[Data entries]
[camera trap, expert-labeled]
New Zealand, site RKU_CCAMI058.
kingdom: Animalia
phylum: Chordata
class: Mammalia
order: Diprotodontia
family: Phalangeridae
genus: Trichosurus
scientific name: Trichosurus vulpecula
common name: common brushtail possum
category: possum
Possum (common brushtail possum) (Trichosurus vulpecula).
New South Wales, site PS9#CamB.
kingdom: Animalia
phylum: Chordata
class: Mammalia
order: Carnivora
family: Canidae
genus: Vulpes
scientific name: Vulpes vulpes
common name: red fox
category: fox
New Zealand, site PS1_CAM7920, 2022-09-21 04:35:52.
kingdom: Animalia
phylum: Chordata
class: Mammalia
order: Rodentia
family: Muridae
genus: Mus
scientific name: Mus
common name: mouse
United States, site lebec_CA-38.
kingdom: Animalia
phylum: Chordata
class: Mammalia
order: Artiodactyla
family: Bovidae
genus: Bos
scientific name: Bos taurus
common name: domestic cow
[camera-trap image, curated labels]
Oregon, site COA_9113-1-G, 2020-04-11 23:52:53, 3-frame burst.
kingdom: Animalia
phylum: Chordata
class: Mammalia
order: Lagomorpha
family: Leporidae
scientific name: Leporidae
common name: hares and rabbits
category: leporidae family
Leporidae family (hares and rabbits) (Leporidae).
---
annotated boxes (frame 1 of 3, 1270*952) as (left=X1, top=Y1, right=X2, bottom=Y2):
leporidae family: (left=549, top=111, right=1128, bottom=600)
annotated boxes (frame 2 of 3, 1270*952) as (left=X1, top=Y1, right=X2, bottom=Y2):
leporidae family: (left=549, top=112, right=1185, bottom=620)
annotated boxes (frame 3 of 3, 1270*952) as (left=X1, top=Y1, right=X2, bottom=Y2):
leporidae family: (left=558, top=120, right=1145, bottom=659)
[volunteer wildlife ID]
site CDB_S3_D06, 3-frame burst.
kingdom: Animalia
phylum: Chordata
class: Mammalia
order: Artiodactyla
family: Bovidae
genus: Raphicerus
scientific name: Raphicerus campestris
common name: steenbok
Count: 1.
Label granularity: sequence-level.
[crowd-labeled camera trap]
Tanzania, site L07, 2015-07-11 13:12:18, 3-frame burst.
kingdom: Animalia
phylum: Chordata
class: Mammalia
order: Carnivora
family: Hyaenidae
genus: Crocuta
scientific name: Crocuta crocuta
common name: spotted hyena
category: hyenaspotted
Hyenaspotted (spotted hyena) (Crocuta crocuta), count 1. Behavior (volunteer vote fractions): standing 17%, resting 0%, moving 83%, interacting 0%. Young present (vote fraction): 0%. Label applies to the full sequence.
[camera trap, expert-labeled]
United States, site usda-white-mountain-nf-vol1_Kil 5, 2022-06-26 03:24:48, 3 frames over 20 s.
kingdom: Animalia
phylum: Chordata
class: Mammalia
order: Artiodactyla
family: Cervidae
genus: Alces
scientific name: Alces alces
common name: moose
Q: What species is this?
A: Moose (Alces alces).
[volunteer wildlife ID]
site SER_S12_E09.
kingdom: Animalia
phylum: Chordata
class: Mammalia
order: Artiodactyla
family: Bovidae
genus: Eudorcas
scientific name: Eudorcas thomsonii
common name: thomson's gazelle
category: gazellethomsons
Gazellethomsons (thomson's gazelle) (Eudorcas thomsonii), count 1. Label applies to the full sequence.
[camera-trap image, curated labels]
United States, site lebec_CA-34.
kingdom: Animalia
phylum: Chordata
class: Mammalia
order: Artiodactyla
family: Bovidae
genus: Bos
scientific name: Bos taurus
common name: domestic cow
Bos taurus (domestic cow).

## WHAT YOU HAVE TO DO:
The answer must be a single number: how many lines above contain "United".

## TASK SOLUTION:
3